As HPLC methods evolve to meet the increasing demands of sensitivity, reproducibility, and precision, the importance of hardware quality and surface chemistry becomes more pronounced. One critical innovation that addresses these concerns is the use of surface passivated hardware, often known as Bio Inert hardware.
Traditionally, HPLC columns have been made from 316L or 316 stainless-steel. This material offers several advantages for HPLC, being able to withstand high operating pressure often up to 6000psi (or higher for UHPLC!), having excellent mechanical stability and good chemical resistance to typical mobile phases.
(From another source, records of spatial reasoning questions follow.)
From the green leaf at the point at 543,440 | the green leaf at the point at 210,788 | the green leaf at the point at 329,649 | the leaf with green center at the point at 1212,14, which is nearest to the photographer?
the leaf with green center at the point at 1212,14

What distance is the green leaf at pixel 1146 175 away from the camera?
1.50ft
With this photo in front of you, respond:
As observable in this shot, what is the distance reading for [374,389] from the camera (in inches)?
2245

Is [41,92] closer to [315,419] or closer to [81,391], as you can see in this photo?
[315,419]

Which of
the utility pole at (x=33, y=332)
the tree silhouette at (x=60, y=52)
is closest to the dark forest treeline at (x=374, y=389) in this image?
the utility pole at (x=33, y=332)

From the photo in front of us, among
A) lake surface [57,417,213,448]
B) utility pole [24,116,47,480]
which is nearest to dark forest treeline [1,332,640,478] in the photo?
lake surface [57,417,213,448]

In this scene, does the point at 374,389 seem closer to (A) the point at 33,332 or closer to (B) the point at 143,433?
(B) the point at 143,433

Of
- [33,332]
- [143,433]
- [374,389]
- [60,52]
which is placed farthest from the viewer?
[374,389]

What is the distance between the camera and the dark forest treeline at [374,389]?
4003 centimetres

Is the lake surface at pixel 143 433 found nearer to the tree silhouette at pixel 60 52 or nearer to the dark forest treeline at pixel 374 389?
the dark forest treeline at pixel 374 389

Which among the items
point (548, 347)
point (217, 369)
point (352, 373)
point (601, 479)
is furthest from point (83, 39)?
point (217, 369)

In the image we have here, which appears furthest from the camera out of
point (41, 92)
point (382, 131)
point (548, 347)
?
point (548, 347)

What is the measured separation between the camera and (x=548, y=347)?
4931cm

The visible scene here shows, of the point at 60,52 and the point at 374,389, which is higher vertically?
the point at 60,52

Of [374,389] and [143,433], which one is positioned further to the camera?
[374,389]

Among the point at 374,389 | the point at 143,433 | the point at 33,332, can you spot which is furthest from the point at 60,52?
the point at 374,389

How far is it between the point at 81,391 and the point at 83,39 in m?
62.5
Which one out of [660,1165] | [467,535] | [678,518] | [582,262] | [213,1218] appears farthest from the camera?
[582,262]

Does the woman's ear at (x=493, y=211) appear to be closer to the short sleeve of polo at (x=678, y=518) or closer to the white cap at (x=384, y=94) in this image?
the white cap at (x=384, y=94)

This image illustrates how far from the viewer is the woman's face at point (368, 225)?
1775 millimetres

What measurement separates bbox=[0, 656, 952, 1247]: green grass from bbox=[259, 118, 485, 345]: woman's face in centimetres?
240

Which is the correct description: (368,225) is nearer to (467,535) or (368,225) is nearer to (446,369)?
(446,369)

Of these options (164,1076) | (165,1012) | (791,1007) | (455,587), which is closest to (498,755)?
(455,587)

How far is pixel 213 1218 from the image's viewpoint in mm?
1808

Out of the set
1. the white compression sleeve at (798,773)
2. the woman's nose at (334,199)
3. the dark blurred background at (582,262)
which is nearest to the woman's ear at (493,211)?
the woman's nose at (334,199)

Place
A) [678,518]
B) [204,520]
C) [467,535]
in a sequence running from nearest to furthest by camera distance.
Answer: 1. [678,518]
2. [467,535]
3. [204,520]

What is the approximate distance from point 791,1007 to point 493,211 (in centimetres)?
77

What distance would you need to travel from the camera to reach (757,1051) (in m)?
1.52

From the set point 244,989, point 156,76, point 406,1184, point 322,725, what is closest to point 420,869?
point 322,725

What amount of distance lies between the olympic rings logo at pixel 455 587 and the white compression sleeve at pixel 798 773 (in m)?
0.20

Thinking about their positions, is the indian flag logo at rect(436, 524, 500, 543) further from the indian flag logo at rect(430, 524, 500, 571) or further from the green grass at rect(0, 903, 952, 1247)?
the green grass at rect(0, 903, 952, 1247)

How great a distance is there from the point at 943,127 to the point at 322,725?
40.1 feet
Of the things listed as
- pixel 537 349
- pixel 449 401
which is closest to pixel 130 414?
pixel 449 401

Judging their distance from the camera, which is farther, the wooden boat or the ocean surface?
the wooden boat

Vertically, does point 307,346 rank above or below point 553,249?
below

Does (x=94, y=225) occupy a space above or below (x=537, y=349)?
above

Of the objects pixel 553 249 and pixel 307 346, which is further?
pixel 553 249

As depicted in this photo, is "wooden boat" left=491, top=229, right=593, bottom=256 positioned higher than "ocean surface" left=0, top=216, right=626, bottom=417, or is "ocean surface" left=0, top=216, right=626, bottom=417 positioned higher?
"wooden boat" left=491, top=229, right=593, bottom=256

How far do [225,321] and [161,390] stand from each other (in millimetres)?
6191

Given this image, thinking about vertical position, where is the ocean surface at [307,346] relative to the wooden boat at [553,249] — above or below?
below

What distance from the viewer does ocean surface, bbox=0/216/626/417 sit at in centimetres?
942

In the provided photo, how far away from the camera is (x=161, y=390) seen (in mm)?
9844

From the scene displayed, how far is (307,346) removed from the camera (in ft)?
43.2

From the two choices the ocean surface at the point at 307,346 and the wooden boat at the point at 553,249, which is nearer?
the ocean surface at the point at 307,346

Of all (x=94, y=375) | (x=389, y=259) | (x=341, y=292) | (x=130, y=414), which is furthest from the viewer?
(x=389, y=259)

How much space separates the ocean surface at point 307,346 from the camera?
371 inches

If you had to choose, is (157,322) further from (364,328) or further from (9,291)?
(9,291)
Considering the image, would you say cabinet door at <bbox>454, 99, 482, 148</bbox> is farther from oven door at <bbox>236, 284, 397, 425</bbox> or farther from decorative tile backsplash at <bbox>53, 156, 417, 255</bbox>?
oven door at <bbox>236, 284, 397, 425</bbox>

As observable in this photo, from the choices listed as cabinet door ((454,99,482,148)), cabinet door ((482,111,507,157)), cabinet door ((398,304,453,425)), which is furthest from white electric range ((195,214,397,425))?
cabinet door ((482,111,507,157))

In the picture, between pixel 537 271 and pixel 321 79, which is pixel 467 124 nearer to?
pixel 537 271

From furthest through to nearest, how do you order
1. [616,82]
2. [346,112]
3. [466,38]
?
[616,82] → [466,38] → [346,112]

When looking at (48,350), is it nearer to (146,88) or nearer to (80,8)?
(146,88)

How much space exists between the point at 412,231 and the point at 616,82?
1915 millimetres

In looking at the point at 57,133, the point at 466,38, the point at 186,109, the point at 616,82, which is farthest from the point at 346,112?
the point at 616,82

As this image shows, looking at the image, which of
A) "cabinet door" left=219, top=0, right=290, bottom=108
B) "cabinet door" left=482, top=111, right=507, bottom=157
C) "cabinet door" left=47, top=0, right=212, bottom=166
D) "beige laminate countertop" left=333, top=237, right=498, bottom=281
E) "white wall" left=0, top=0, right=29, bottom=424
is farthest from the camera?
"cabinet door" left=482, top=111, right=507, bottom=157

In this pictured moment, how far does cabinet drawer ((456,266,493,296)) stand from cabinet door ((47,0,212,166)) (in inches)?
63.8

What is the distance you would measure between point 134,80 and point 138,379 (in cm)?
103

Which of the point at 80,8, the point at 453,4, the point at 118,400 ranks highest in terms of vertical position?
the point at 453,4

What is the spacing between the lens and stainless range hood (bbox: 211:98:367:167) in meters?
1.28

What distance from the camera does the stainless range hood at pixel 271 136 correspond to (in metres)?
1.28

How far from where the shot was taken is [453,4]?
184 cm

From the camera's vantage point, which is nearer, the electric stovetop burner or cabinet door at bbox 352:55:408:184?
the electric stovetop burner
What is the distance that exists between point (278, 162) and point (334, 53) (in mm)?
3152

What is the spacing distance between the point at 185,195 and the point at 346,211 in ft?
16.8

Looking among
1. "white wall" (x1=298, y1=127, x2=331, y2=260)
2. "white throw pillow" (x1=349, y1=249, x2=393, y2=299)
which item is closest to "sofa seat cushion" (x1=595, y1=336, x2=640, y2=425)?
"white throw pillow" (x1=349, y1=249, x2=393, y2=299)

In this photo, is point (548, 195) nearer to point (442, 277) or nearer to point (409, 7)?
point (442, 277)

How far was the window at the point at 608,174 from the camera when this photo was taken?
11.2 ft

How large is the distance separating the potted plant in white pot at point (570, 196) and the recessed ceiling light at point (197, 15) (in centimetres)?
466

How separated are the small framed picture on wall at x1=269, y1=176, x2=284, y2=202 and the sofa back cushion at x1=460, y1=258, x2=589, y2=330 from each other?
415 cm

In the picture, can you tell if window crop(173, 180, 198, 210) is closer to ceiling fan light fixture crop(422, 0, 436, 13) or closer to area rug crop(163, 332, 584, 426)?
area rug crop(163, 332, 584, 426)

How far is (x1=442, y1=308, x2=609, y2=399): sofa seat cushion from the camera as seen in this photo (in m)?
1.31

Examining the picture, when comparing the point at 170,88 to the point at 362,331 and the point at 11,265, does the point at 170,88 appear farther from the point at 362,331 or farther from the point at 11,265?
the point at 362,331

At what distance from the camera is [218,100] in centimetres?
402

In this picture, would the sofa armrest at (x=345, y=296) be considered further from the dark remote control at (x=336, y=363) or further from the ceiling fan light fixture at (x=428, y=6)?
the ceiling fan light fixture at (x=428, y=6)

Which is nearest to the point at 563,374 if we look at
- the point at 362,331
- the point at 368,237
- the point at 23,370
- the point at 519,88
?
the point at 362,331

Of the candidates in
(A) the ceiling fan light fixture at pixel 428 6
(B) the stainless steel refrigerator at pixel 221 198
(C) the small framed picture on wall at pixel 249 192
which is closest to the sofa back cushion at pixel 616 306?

However, the stainless steel used in HPLC column bodies and frits (porous, typically sintered disks at either end of the column and contained with the column end-fittings) used to retain the packing material is prone to detrimental interactions with certain analyte types [1 – 5]. This results in lower sensitivity, peak broadening and peak asymmetry as analytes interact with neutral or charged metal ions (including those contained within surface metal-oxide layers) which can act as Lewis Acids (i.e. can accept donor electrons). Analytes containing phosphate or carboxylate groups are susceptible to adsorption to the metal surface and the effects are exacerbated as the number of these groups within the analyte molecule increase.
Using the Lewis acid definition of the surface metal ions, any species that can act as a Lewis Base (i.e. can donate non-bonding electrons) can potentially adsorb to these sites, forming non-covalent complexes. Analytes such as biomolecules, proteins, glycans, peptides, pesticides, phosphorylated or phosphonated species, anionic metabolites and amino acids are known to potentially suffer from adsorption to the HPLC frit and column body. The nature of interactions with the metal surface can include complexation, oxidation and epimerization reactions. This effect can be exacerbated when using eluent systems at acidic pH where it is likely surface metal ions will be positively charged and undergo ionic interactions with any negatively charged analytes (Figure 1);
Figure 1: Schematic showing the effects of metal surface coating in combating the unwanted secondary interactions between a phosphorylated anionic analyte and the cationic metal surface within an HPLC column or system
It is also well characterised that over time, especially when exposed to acidic or halide containing mobile phases, stainless steel can corrode, leaking iron (Fe) ions into the mobile phase and settling onto the silica packing material, leading to further reactivity and peak shape issues [6].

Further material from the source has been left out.